* [DOCUMENT EXTRACT]

☆ ☆ ☆ ☆ ☆ ☆ ☆

Senate debates
Tuesday, 15 August 2017
Adjournment
Share the Dignity
7:49 pm
Skye Kakoschke-Moore (SA, Nick Xenophon Team) Share this | Hansard source
A few weeks ago, I had the great privilege of meeting with Rochelle Courtenay, who is the founder of Share the Dignity, a charity that distributes menstrual hygiene products to women and girls in need, Australia wide. Rochelle's message to me was clear: we, as policymakers and legislators, must do more to help disadvantaged and vulnerable women and girls to safely and hygienically manage their periods.
The stories Rochelle can tell to support this plea are harrowing. She recalls meeting a woman who had fled a violent relationship in her car, who explained that she had no choice but to improvise when she had her period. This woman sourced a pile of napkins, tore them down to size and laid several on top of each other before rolling them and inserting them as a makeshift tampon. Here's a woman who, after years of abuse, bravely fled her marital home with only the clothes on her back. She's isolated and she's scared, and she's stuck creating tampons from napkins because she simply cannot afford to buy the real thing. It's demeaning; it's unhygienic; and, to quote Rochelle, 'Where's the dignity in that?'
Rochelle also told me that she'd spoken to a South Australian doctor who said it was not uncommon for women and girls to suffer significant medical problems because they did not have access to pads and tampons during their periods. This doctor, who is based at one of Adelaide's major metropolitan hospitals, says that disadvantaged women and girls present to emergency departments with toxic shock syndrome, which can be fatal if it's not treated immediately. For the uninitiated: toxic shock syndrome is a rare and life-threatening form of blood poisoning. For women, toxic shock syndrome most commonly occurs in those who, to put it bluntly, do not or cannot change their tampons often enough. It's hard to believe that here in the lucky country a woman or a girl could be gravely ill or even die simply because she couldn't change her tampon. That's not hyperbole; it's not overkill; that's the sad reality for thousands of women and girls. Period poverty is here, and we need to do something about it.
In July this year the Scottish government announced that it would distribute free menstrual hygiene products to those in need as part of a six-month pilot program in Aberdeen. Launched by the Scottish Cabinet Secretary for Communities, Social Security and Equalities, Angela Constance, the pilot scheme will make tampons and other sanitary items easily accessible to those who need them but cannot afford them. Pads and tampons will be funded by the Scottish government and provided for free at selected locations, such as secondary schools, shelters and food banks. It's the first program of its kind in the United Kingdom, and it's expected to help approximately 1,000 women and girls in its six-month trial. The Scottish government has recognised that to date its policies in this area have fallen short of what is needed to even begin to tackle period poverty.
The fact is that the situation described in Aberdeen is not at all dissimilar to the situation here in Australia. It's not unheard of for homeless and disadvantaged women and girls in Australia to suffer the indignity of using newspapers or dried leaves as makeshift pads. Some women steal these items. Some girls stay at home from school because their families cannot afford them. A similar pilot program in Australia would represent the first step in developing a sensitive and dignified solution to making these products easily accessible to those who need them.

☆ ☆ ☆ ☆ ☆ ☆ ☆

* [WHAT YOU HAVE TO DO] Duplicate the passage of the Senate speech on period poverty from "Senate debates" up to and including "manage their periods.". Base your responses on the speech text only.

☆ ☆ ☆ ☆ ☆ ☆ ☆

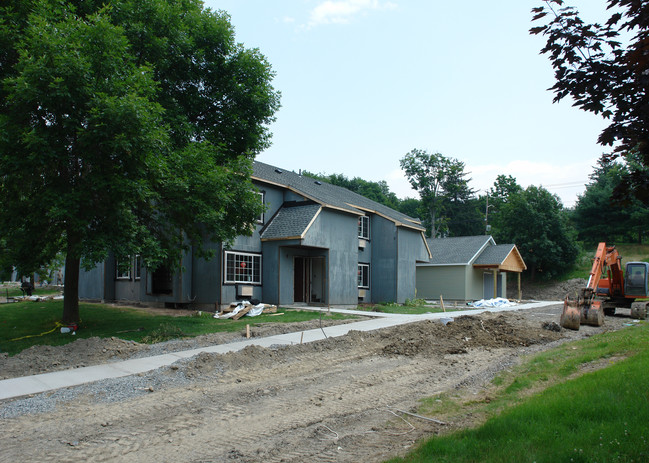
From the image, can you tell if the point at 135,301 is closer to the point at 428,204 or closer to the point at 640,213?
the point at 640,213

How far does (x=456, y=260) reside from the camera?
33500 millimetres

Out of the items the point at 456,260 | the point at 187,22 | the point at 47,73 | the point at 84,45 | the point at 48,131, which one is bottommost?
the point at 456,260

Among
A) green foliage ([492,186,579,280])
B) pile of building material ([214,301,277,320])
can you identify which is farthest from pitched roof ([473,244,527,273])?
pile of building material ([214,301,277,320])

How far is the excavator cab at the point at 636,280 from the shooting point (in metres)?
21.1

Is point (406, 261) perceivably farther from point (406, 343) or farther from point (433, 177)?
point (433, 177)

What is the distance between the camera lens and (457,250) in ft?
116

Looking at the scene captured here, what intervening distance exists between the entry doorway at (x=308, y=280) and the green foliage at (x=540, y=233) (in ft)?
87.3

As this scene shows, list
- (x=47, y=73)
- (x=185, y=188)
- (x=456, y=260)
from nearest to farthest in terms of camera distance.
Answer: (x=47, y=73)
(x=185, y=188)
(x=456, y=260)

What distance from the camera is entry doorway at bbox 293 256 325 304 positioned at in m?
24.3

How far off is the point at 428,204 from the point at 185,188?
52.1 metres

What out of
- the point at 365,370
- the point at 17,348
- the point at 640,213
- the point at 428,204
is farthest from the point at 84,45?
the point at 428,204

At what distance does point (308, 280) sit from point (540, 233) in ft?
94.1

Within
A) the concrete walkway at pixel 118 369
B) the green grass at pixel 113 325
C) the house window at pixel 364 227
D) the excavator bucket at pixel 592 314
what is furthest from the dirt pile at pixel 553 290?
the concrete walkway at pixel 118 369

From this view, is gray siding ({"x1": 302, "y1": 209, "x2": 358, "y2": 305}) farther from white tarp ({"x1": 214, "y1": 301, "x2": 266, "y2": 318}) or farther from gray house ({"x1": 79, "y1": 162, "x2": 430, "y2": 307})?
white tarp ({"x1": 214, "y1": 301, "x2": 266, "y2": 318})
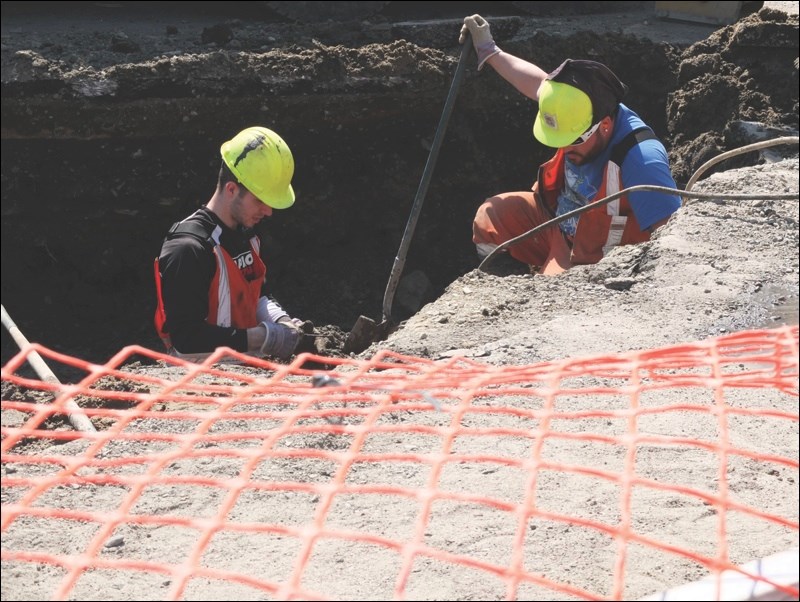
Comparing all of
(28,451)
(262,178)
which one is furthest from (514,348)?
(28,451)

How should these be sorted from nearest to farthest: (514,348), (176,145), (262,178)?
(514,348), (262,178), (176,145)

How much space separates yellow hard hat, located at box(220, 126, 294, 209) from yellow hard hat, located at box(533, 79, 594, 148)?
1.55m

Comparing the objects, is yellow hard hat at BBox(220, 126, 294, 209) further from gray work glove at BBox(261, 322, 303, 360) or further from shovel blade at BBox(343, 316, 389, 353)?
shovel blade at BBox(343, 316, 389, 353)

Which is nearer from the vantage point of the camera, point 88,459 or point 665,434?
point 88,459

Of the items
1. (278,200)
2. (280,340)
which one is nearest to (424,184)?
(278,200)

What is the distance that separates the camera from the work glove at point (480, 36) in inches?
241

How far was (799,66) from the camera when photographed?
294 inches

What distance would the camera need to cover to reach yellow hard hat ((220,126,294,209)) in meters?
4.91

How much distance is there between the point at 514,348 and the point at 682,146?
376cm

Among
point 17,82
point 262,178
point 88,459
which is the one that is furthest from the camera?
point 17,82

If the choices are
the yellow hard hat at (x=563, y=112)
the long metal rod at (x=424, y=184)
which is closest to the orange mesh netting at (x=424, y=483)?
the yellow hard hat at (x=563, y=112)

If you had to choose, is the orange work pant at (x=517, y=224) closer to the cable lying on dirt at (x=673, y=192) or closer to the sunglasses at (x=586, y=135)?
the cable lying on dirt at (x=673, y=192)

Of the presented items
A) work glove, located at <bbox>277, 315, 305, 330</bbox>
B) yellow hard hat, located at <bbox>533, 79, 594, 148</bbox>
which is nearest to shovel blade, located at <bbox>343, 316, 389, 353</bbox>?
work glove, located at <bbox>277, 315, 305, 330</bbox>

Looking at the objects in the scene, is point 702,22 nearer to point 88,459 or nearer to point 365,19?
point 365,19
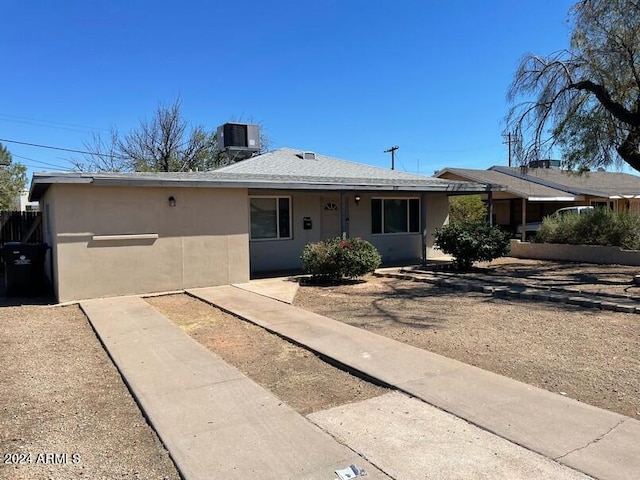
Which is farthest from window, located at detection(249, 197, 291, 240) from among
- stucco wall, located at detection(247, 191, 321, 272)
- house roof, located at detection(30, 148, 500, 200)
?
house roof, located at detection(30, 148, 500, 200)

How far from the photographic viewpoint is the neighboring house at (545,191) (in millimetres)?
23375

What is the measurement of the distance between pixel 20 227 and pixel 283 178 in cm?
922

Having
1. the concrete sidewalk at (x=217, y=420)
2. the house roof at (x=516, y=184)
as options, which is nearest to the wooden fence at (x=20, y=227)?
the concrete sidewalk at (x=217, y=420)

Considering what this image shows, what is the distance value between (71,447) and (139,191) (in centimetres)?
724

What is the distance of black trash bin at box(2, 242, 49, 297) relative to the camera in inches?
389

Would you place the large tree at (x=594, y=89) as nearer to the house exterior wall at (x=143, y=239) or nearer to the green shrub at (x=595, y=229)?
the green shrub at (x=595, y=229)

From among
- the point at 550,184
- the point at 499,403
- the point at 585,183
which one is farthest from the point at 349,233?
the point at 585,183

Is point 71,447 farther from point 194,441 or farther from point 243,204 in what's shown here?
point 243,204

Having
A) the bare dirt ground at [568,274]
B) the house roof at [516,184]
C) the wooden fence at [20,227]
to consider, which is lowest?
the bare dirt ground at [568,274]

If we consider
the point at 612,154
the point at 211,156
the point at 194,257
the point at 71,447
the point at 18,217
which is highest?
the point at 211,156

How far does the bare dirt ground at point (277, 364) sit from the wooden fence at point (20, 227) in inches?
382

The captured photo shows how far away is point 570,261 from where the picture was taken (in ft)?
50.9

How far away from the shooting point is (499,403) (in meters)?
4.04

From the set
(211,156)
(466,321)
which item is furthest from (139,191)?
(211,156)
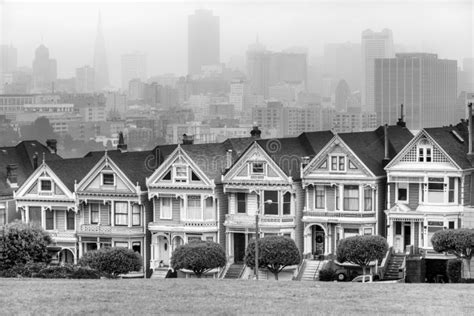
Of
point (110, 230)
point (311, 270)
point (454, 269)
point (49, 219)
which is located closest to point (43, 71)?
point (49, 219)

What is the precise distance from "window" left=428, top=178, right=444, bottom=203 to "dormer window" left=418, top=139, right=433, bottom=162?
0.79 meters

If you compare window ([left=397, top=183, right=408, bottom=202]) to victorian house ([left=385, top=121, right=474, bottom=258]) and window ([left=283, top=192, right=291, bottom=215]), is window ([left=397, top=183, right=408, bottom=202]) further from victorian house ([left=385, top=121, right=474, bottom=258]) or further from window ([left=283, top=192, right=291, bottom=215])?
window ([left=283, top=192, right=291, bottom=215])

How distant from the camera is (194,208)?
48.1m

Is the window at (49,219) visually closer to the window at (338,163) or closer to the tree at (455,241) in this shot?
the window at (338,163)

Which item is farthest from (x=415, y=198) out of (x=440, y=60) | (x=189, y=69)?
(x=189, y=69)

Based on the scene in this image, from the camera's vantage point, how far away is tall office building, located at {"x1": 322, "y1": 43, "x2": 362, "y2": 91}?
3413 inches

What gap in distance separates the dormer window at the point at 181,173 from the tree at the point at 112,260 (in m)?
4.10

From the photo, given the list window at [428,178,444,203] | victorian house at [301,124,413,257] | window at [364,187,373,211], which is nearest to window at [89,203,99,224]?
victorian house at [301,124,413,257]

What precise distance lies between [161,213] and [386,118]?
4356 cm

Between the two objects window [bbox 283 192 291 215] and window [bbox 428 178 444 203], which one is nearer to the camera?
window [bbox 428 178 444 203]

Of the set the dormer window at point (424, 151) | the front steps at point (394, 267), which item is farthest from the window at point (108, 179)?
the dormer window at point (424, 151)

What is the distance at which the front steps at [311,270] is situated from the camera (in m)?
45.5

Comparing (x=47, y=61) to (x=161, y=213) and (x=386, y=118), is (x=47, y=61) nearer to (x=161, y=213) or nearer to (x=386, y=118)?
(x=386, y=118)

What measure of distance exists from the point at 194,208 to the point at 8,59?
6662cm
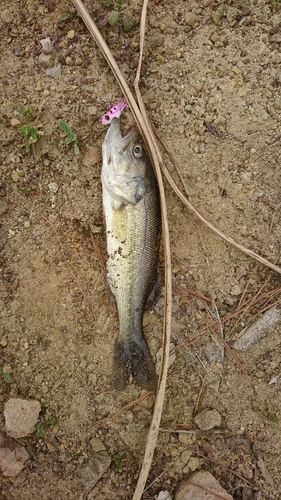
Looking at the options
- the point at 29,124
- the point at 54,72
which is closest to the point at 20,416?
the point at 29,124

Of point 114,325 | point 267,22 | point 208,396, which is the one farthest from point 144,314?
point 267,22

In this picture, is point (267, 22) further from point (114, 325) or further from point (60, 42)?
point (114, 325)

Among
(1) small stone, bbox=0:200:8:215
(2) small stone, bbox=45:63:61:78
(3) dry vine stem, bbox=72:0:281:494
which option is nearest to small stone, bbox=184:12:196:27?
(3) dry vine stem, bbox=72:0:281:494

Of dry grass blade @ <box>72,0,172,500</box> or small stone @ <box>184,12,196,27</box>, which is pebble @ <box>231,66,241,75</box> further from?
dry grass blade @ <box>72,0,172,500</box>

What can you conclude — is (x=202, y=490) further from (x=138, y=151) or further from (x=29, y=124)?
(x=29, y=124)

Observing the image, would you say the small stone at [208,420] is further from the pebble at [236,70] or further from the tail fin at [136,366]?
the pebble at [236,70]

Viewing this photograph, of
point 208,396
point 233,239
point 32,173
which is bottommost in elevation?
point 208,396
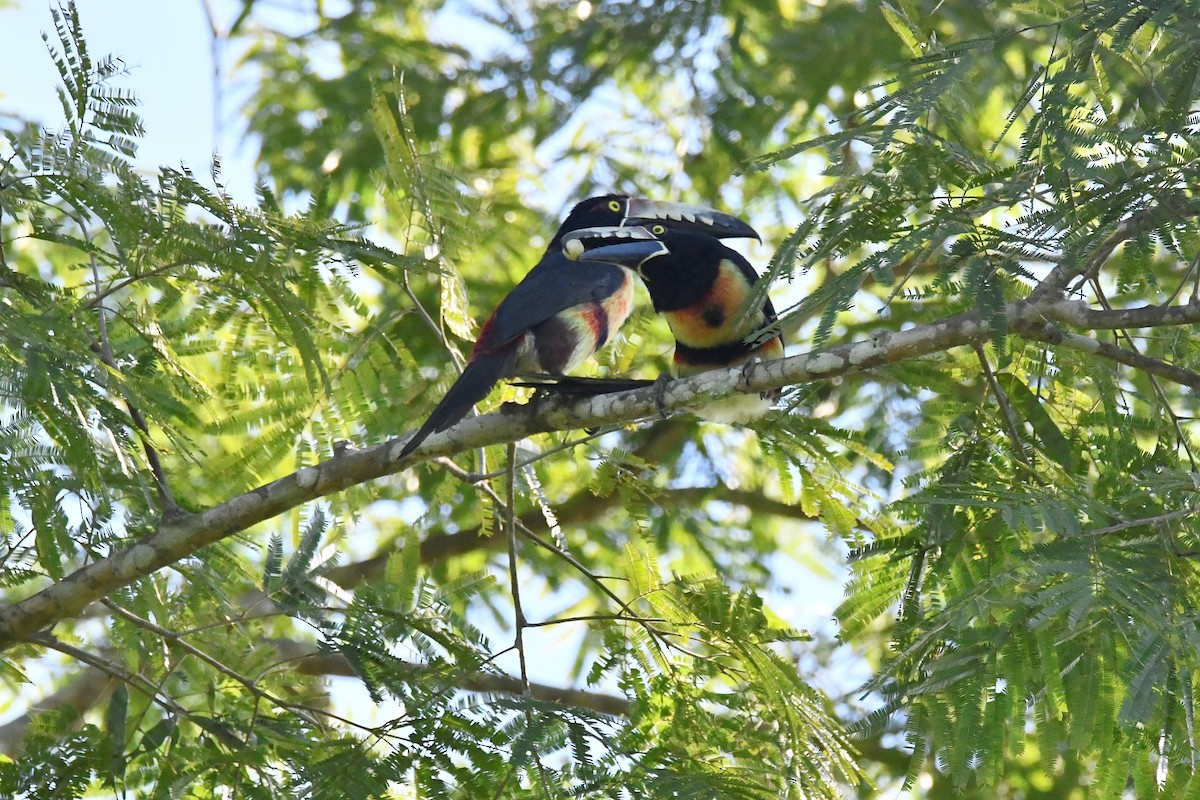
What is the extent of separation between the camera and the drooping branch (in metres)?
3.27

☆ ☆ ☆ ☆ ☆ ☆ ☆

* [EXERCISE OUTPUT]
Senate debates
Tuesday, 15 August 2017
Adjournment
Share the Dignity
7:49 pm
Skye Kakoschke-Moore (SA, Nick Xenophon Team) Share this | Hansard source
A few weeks ago, I had the great privilege of meeting with Rochelle Courtenay, who is the founder of Share the Dignity, a charity that distributes menstrual hygiene products to women and girls in need, Australia wide. Rochelle's message to me was clear: we, as policymakers and legislators, must do more to help disadvantaged and vulnerable women and girls to safely and hygienically manage their periods.